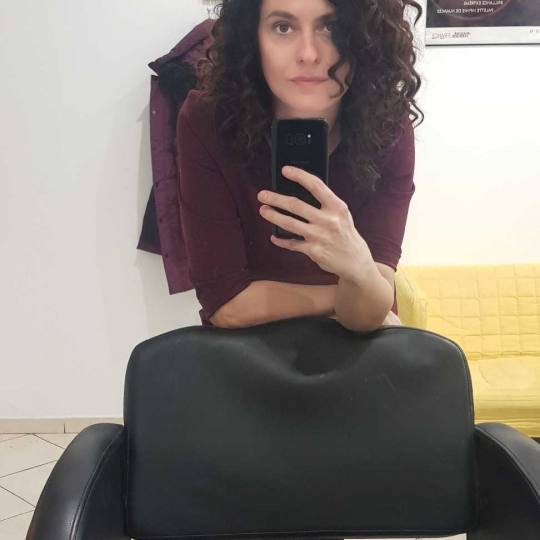 Cut 'n' Go #novisad Uvijanje, lokne i talasi Lokne na presu / figaro - duga kosa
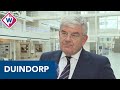Den Haag onderzoekt 'demonstratie' Duindorp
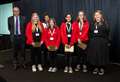 Girls In Energy tackle sustainability challenges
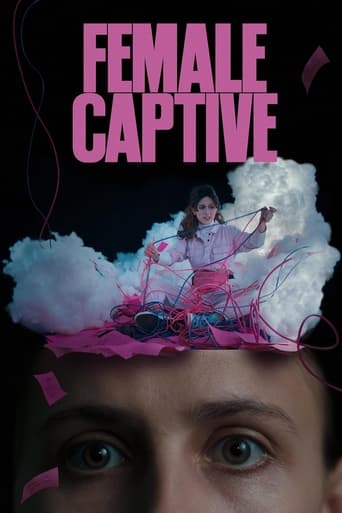 Poster of Female Captive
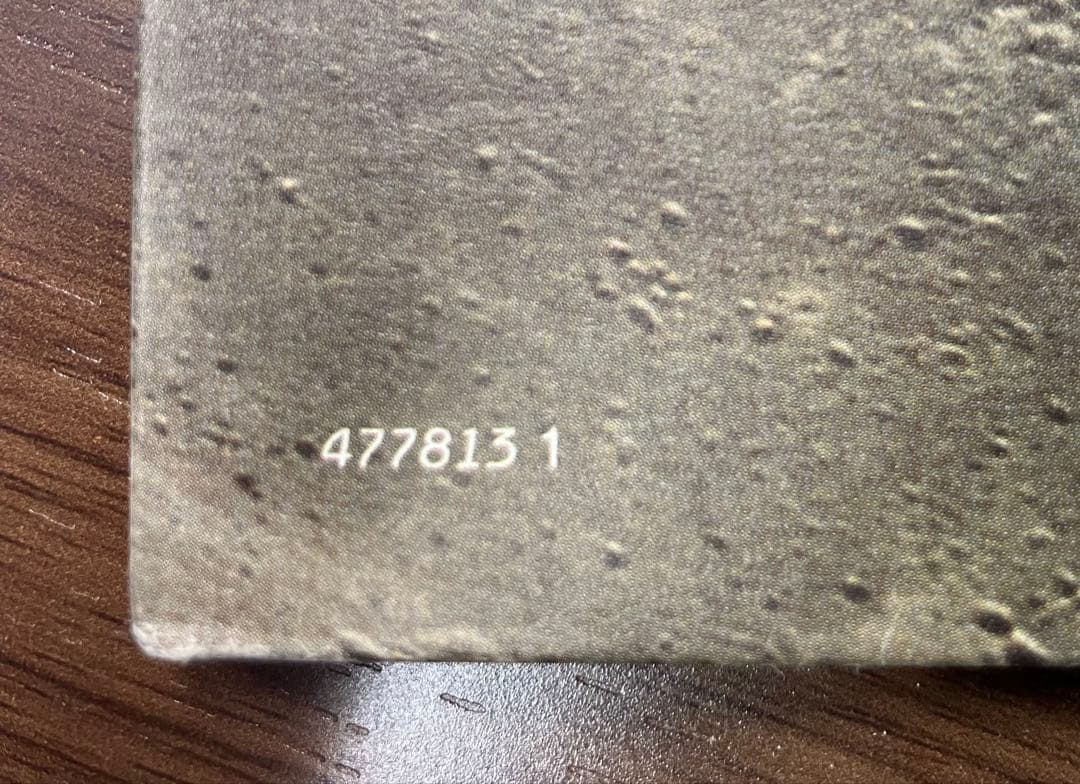 洋楽 Jamiroquai-Return of the Space Cowboy LP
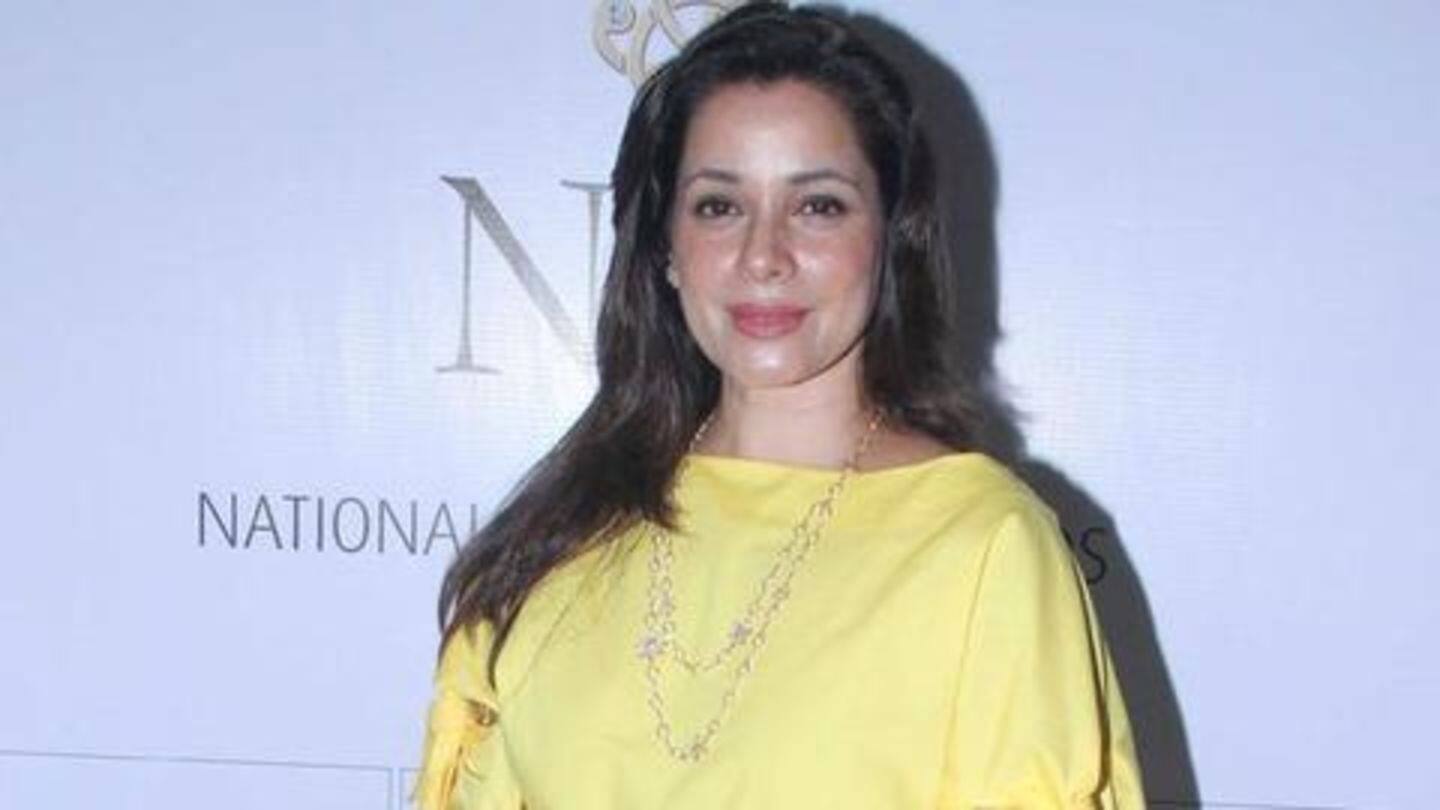 Neelam is quite interested in the offer, says source Neelam is quite interested in the offer, says source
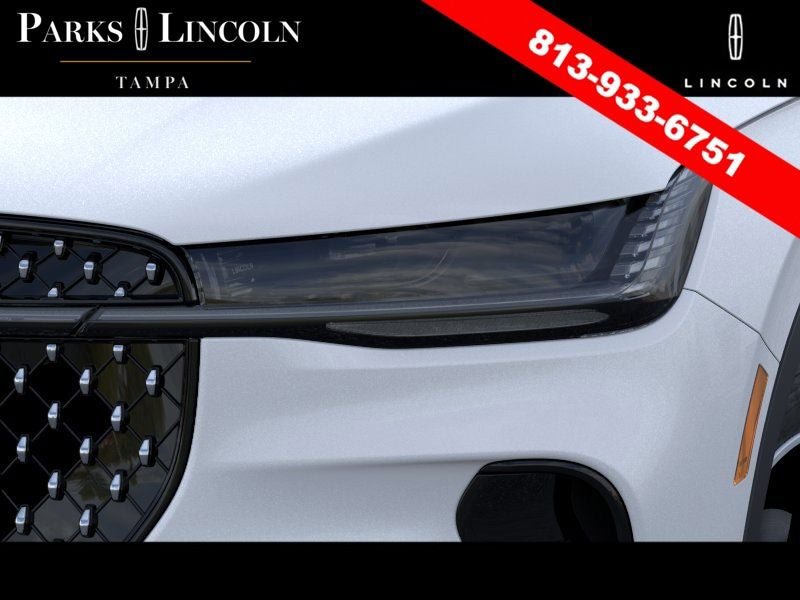 New 2026 Lincoln Nautilus Premier w/ Equipment Group 102A AWD/4WD image 18
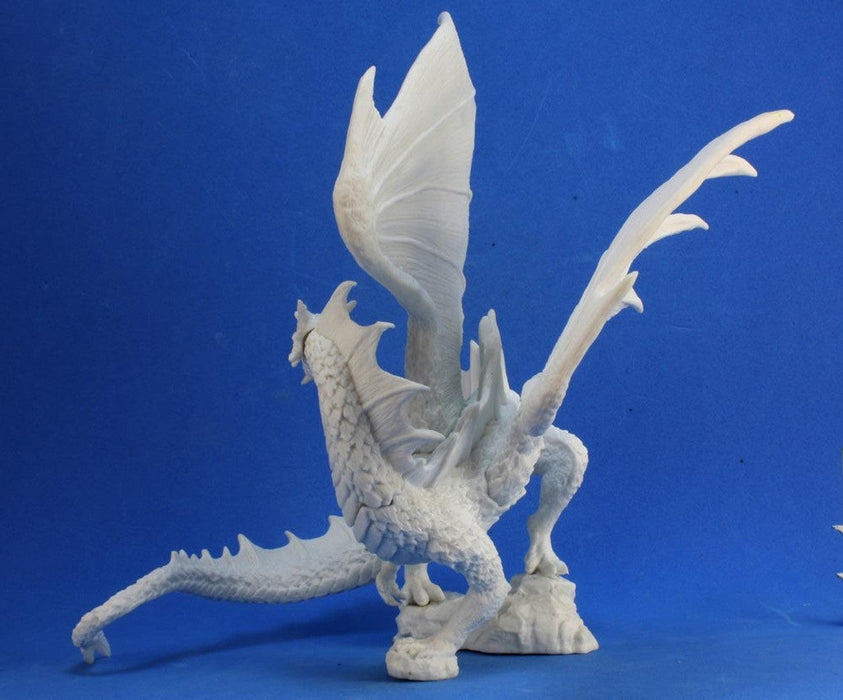 RPR77323 - Reaper Miniatures: Blightfang | Green Dragon
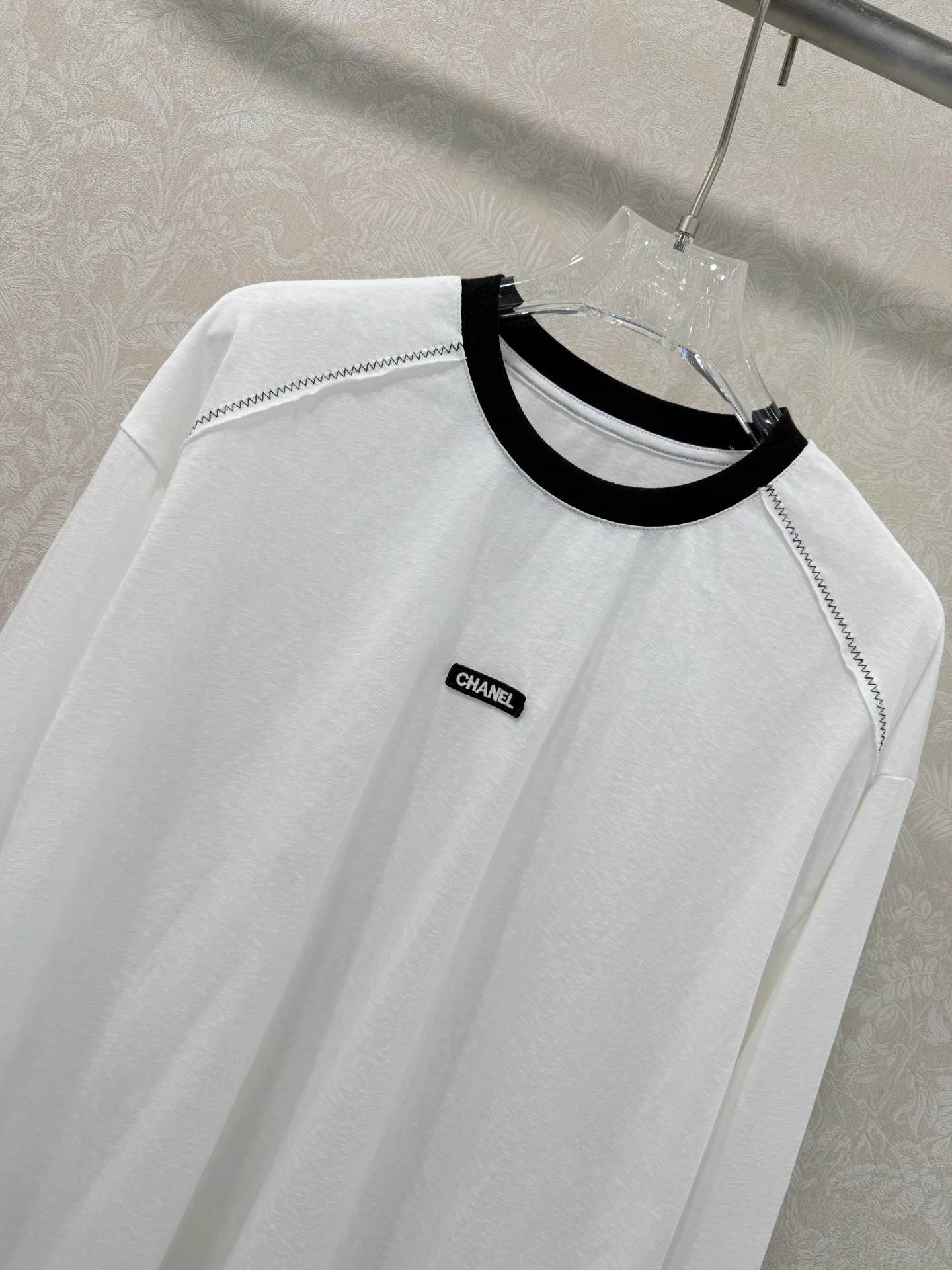 Футболки Мужские Chanel 10396668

******************************

Copy the text of every record above word for word, omitting the pictures.

 Cut 'n' Go #novisad Uvijanje, lokne i talasi Lokne na presu / figaro - duga kosa
Den Haag onderzoekt 'demonstratie' Duindorp
 Girls In Energy tackle sustainability challenges
 Poster of Female Captive
 洋楽 Jamiroquai-Return of the Space Cowboy LP
 Neelam is quite interested in the offer, says source Neelam is quite interested in the offer, says source
 New 2026 Lincoln Nautilus Premier w/ Equipment Group 102A AWD/4WD image 18
 RPR77323 - Reaper Miniatures: Blightfang | Green Dragon
 Футболки Мужские Chanel 10396668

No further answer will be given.